## [GOAL OF THE EXERCISE]
List every line of the records below that contains the string "solar", matching case exactly.

## [PROVIDED DATA]

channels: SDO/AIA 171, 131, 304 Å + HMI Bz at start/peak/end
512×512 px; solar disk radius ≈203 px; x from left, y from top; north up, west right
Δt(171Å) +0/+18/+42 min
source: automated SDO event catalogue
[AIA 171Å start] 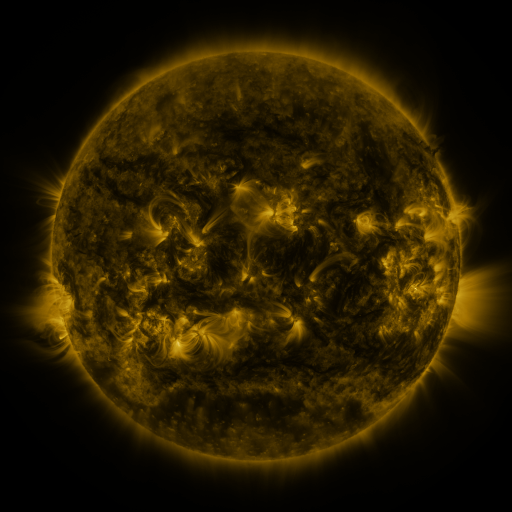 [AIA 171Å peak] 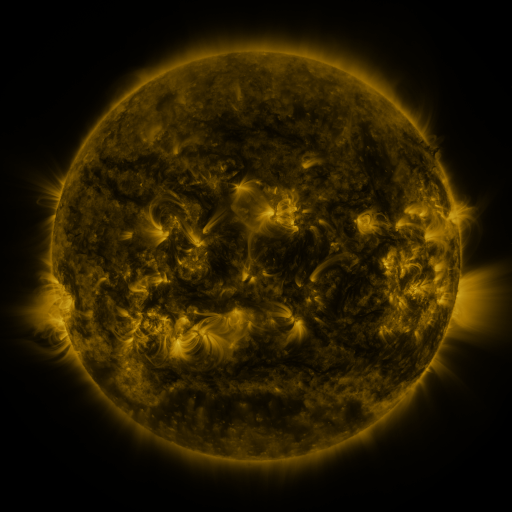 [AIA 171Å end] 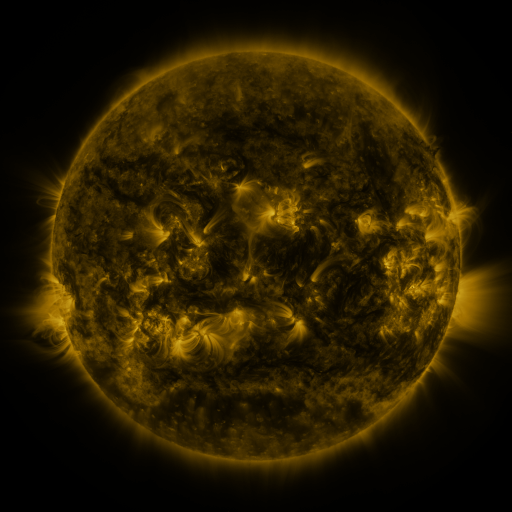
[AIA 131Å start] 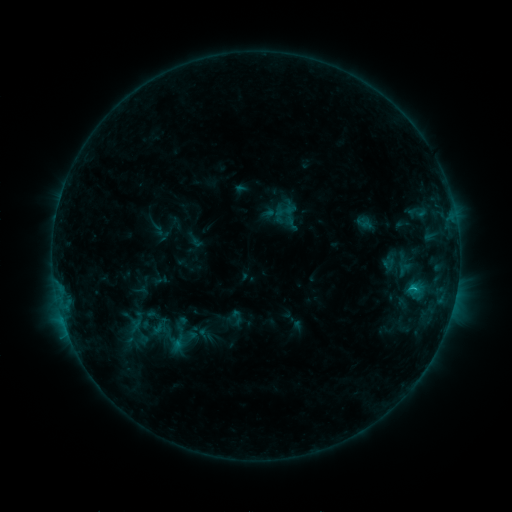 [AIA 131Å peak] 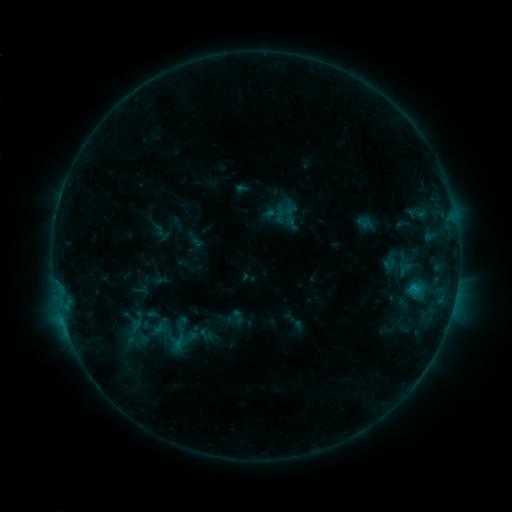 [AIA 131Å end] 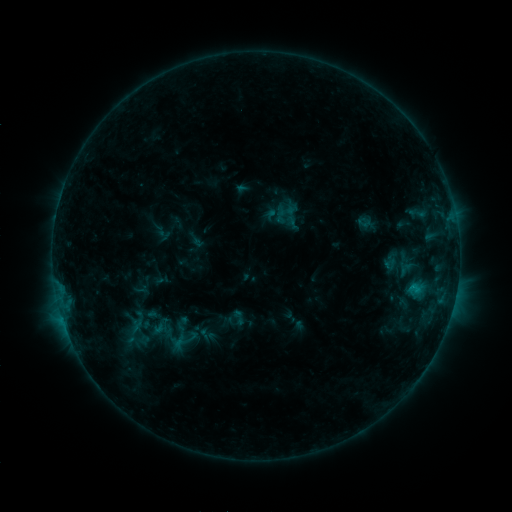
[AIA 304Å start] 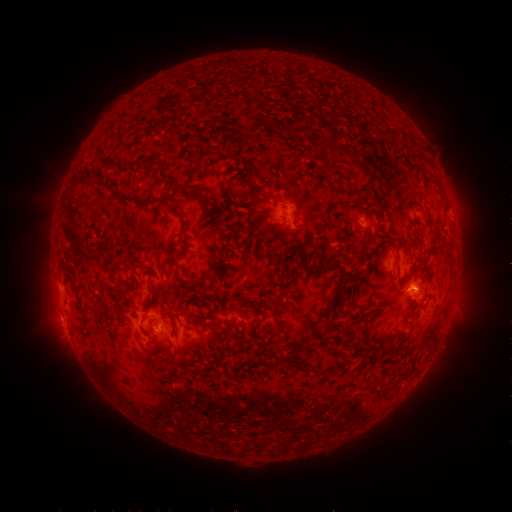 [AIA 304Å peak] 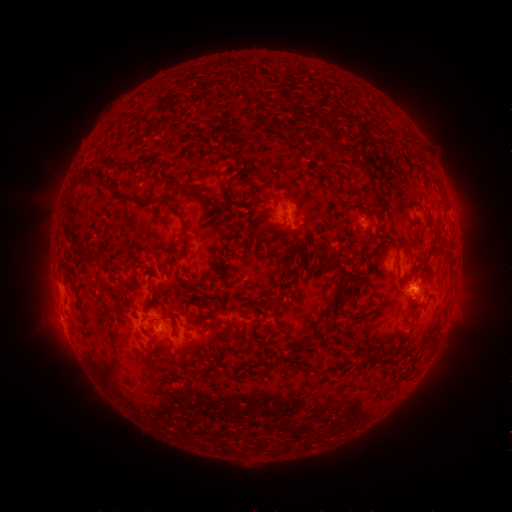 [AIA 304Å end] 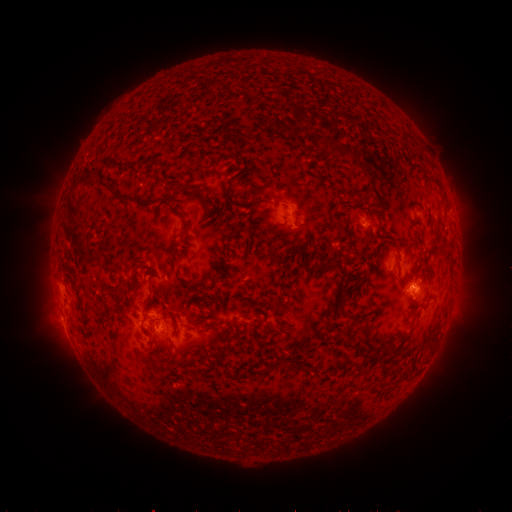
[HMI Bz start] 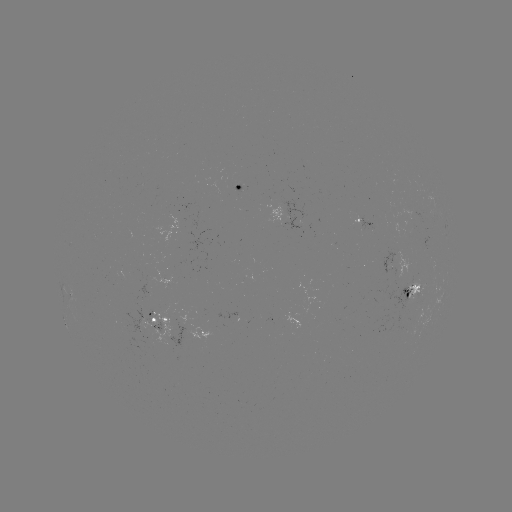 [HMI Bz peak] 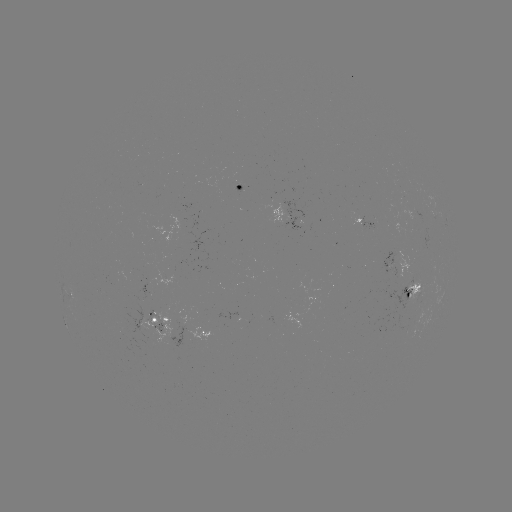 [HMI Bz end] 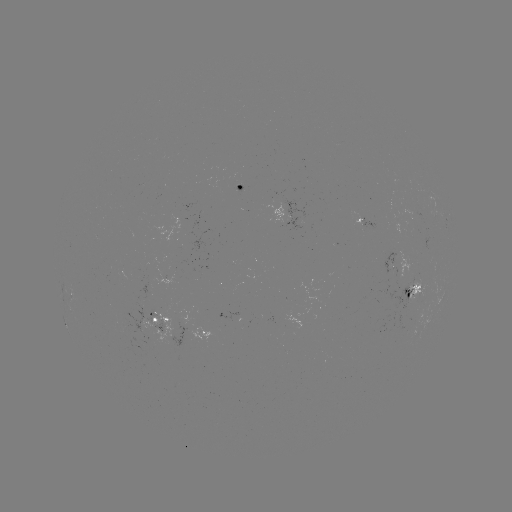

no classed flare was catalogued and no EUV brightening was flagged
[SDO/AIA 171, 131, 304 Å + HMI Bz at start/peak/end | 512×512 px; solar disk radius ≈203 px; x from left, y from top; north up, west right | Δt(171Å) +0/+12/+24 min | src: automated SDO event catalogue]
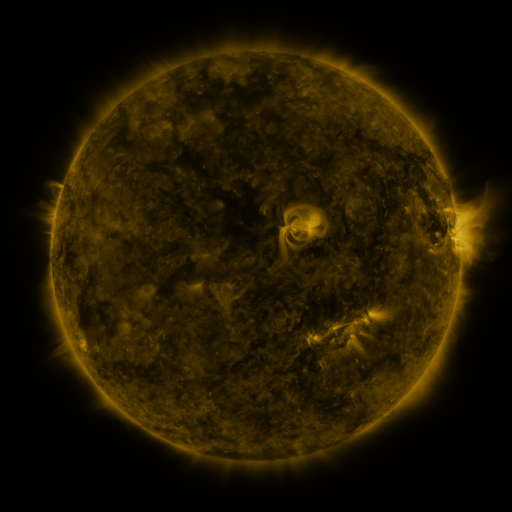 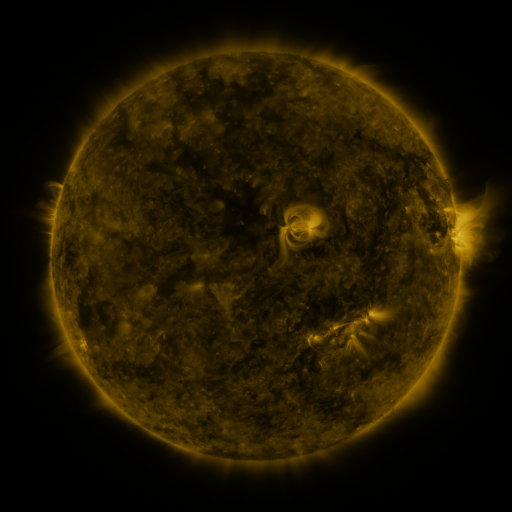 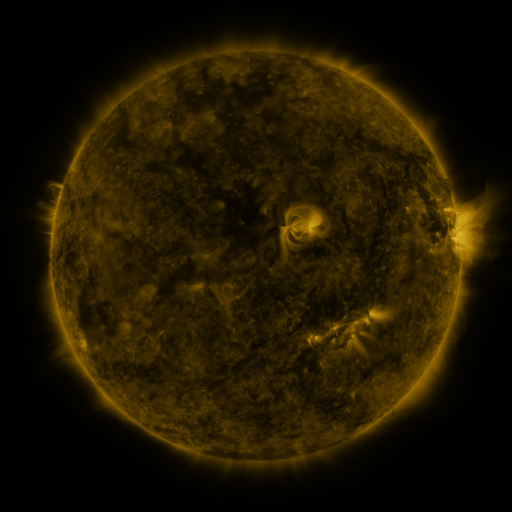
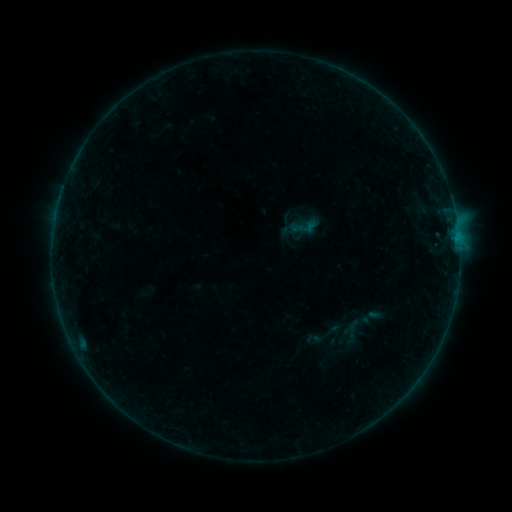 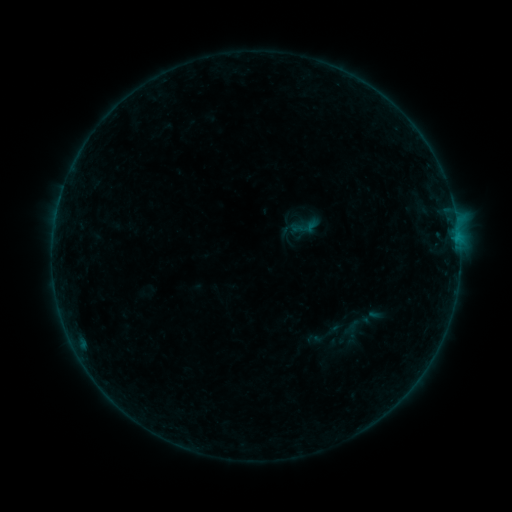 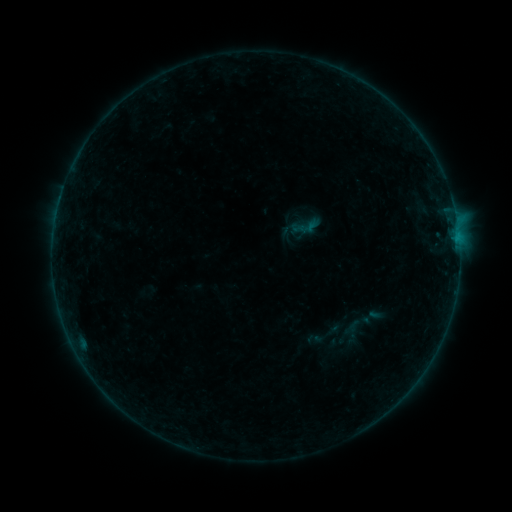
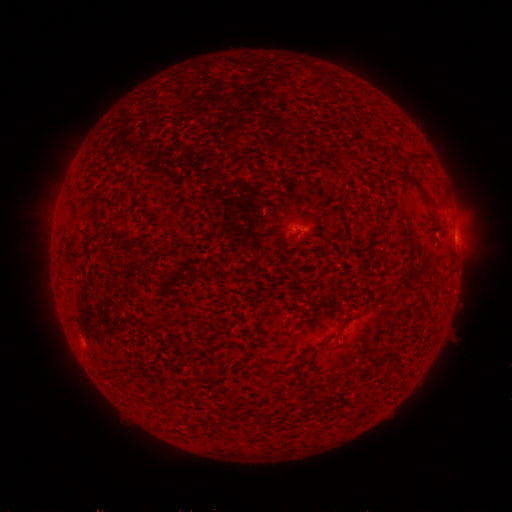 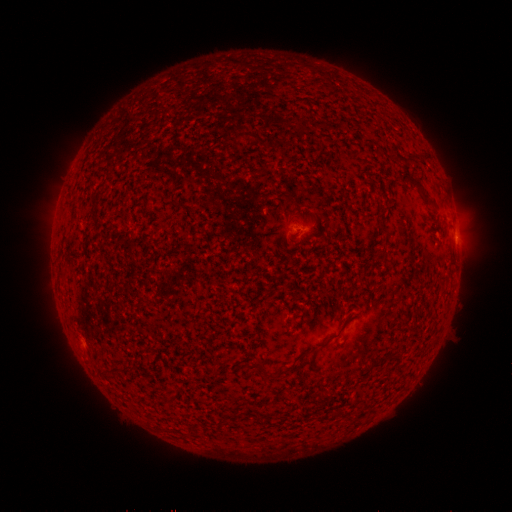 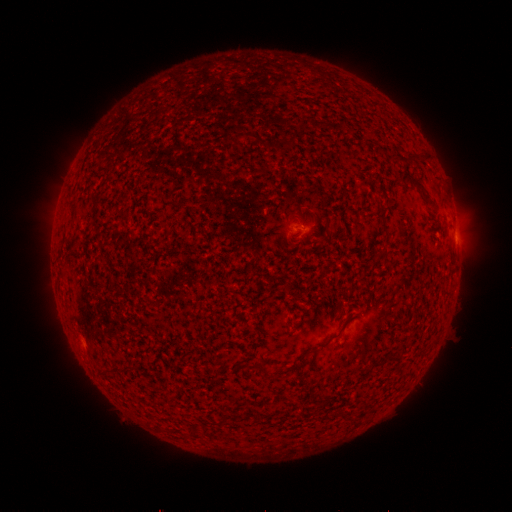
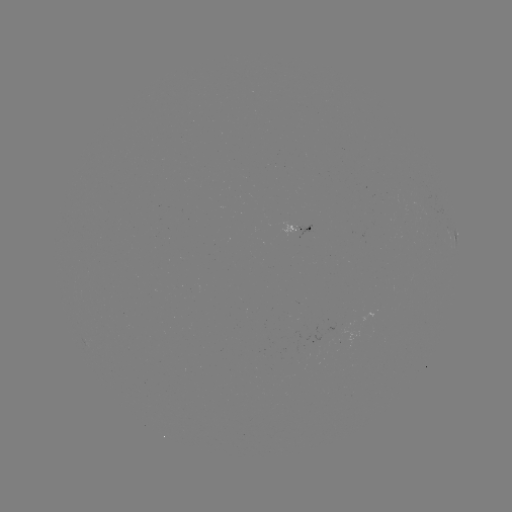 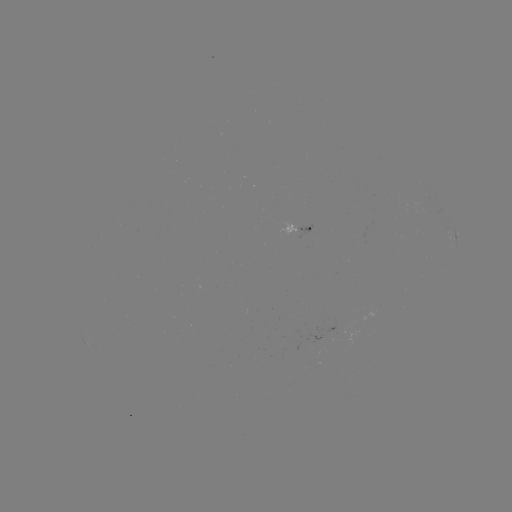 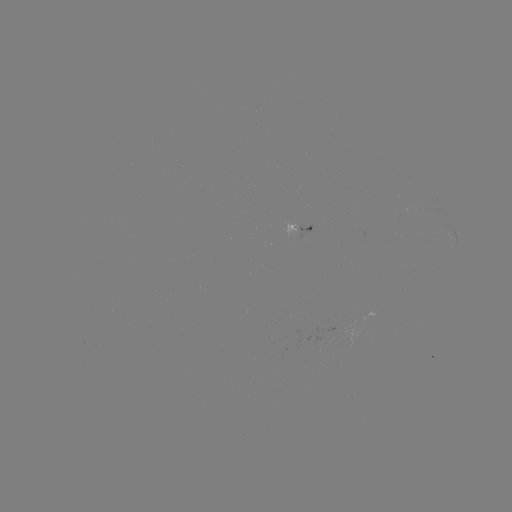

## [FINISHED ANSWER]
512×512 px; solar disk radius ≈203 px; x from left, y from top; north up, west right
[SDO/AIA 171, 131, 304 Å + HMI Bz at start/peak/end | 512×512 px; solar disk radius ≈203 px; x from left, y from top; north up, west right | Δt(171Å) +0/+12/+24 min | src: automated SDO event catalogue]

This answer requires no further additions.